- [EXERCISE] For this exercise, copy exactly the lines below from the one with "Häkelmuster. Die Sammlung: 400" through the one with "Kartonierter Einband Historia" and leave out the pictures.

- [DATASET ENTRIES]

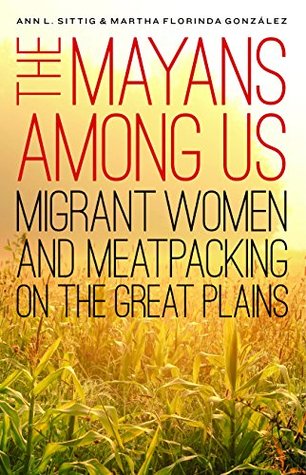 Full Download The Mayans Among Us: Migrant Women and Meatpacking on the Great Plains - Ann L. Sittig file in ePub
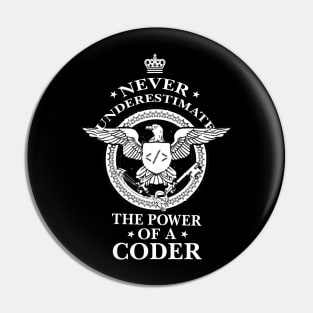 Never Underestimate the power of a Coder! Pin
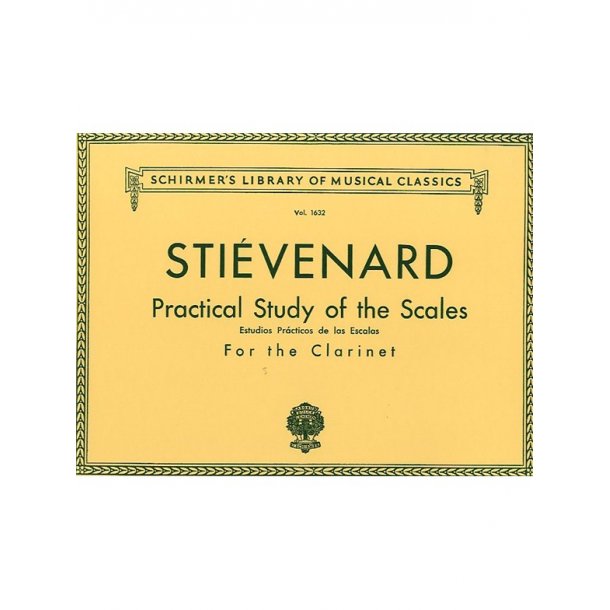 Alexandre Stievenard: Practical Study Of Scales For Clarinet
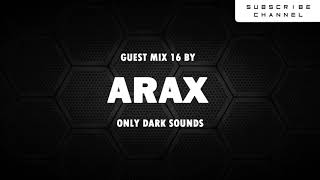 ARAX - DarkSide Records Guest Mix 16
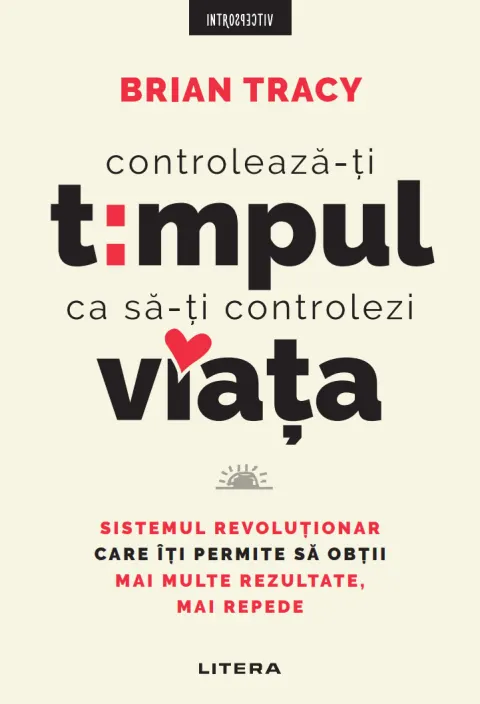 Coperta cărții Controleaza-ti timpul ca sa-ti controlezi viata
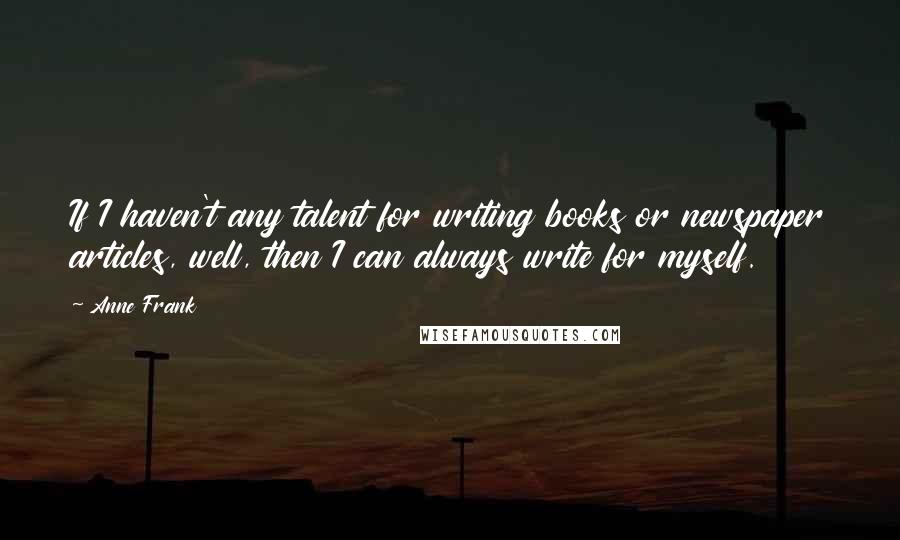 Anne Frank Quotes: If I haven't any talent for writing books or newspaper articles, well, then I can always write for myself.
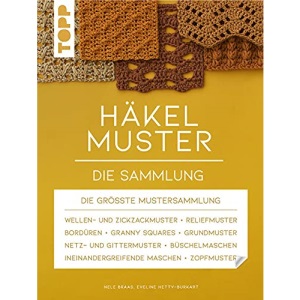 Häkelmuster. Die Sammlung: 400 Muster: Grundmuster, Muschelmuster, Noppenmuster, Reliefmuster, Wellen- und Zickzackmuster, Granny Squares u.v.m. (Standardwerk)
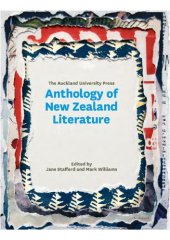 book The Auckland University Press Anthology of New Zealand Literature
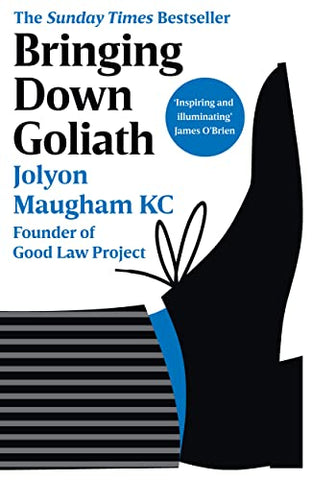 Bringing Down Goliath: How Good Law Can Topple the Powerful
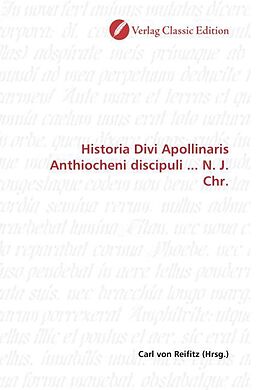 Kartonierter Einband Historia Divi Apollinaris Anthiocheni discipuli ... N. J. Chr. von 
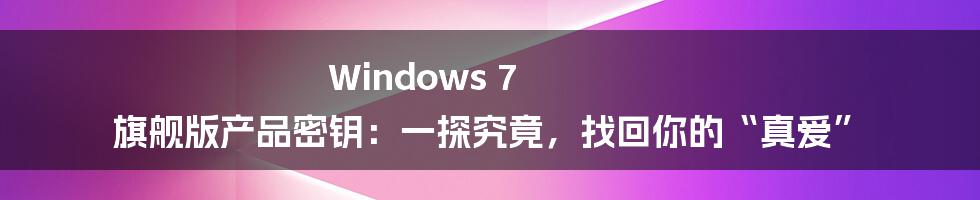 Windows 7 旗舰版产品密钥:一探究竟,找回你的“真爱”
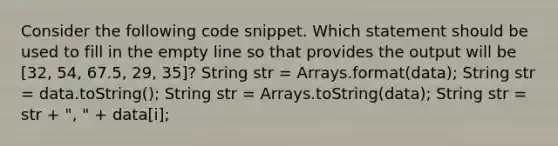 Consider the following code snippet. Which statement should be used to fill in the empty line so that provides the output will be [32, 54, 67.5, 29, 35]? String str = Arrays.format(data); String str = data.toString(); String str = Arrays.toString(data); String str = str + ", " + data[i];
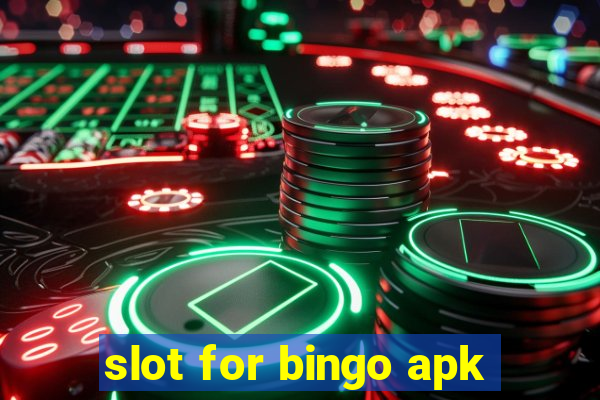 slot for bingo apk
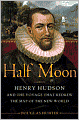 Half Moon: Henry Hudson and the Voyage That Redrew the Map of the New World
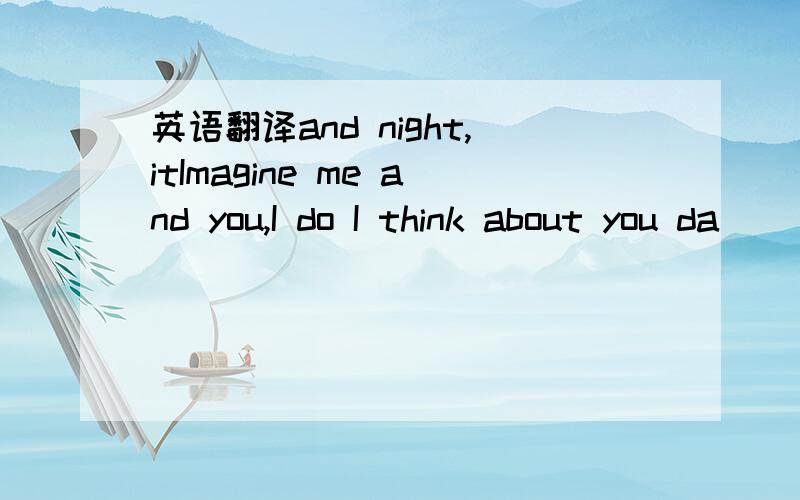 英语翻译and night,itImagine me and you,I do I think about you da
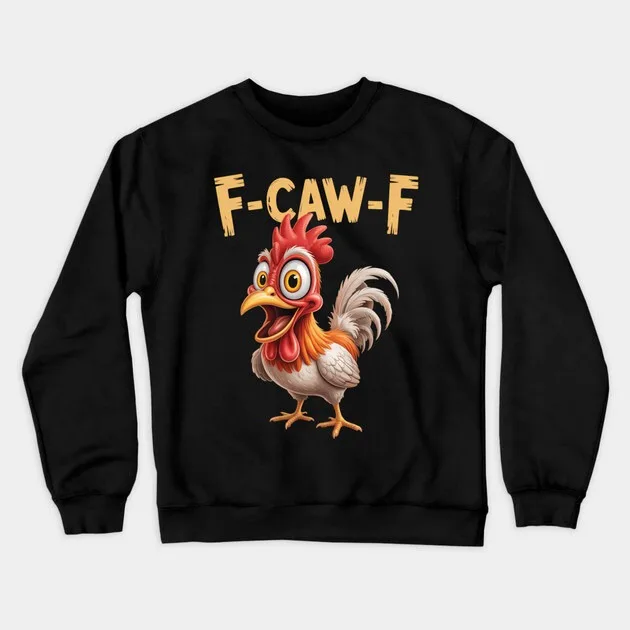 

Autumn and Winter Style Rooster - Humor Sweatshirt, "F-CAW-F" Rooster Graphic for A Trendy and Witty Look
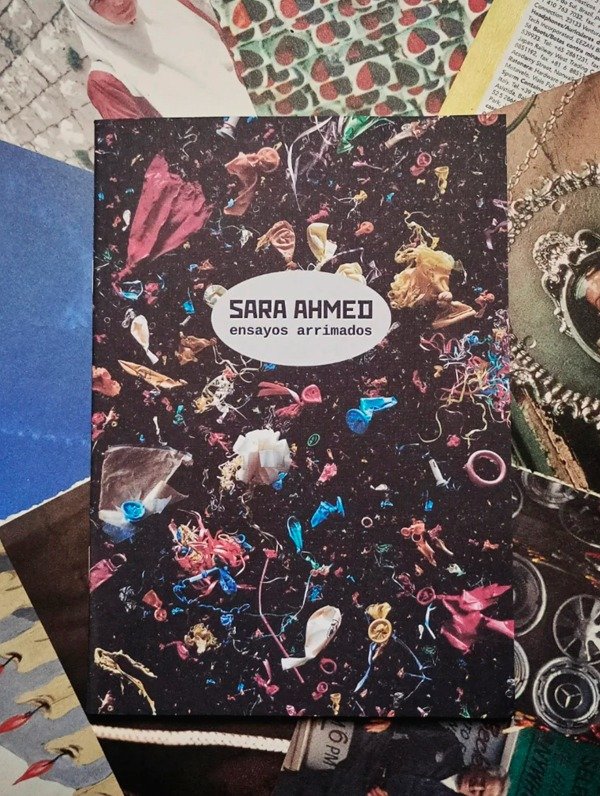 Producto - SARA AHMED, ENSAYOS ARRIMADOS // Sarah Ahmed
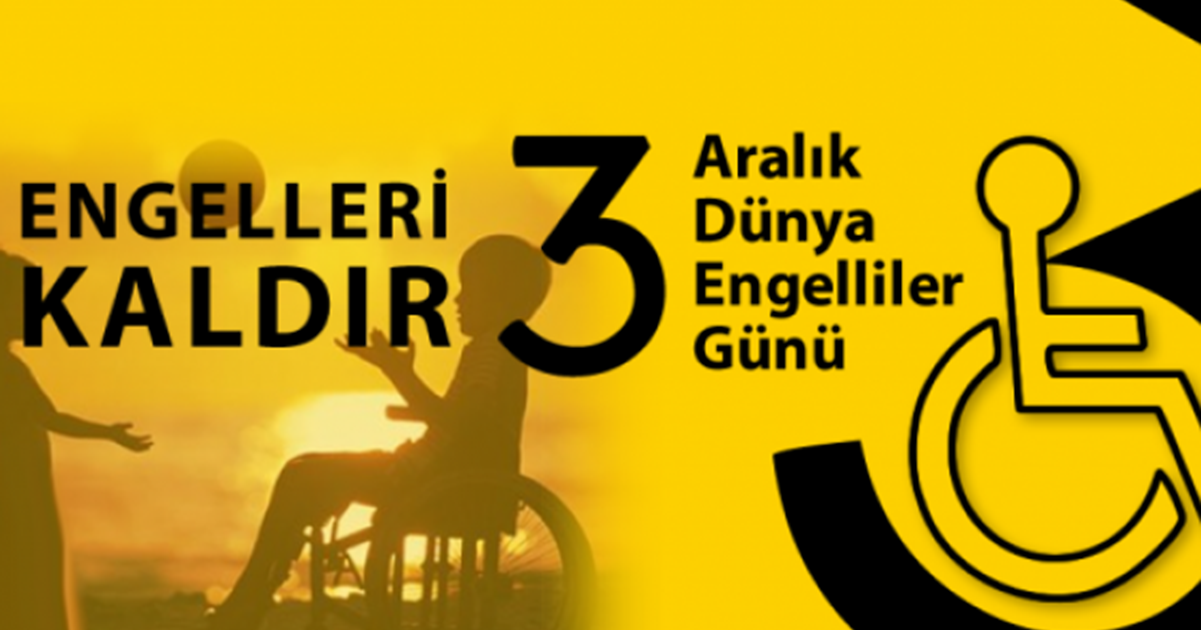 3 ARALIK DÜNYA ENGELLİLER GÜNÜ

- [TASK RESULT]
 Häkelmuster. Die Sammlung: 400 Muster: Grundmuster, Muschelmuster, Noppenmuster, Reliefmuster, Wellen- und Zickzackmuster, Granny Squares u.v.m. (Standardwerk)
 book The Auckland University Press Anthology of New Zealand Literature
 Bringing Down Goliath: How Good Law Can Topple the Powerful
 Kartonierter Einband Historia Divi Apollinaris Anthiocheni discipuli ... N. J. Chr. von 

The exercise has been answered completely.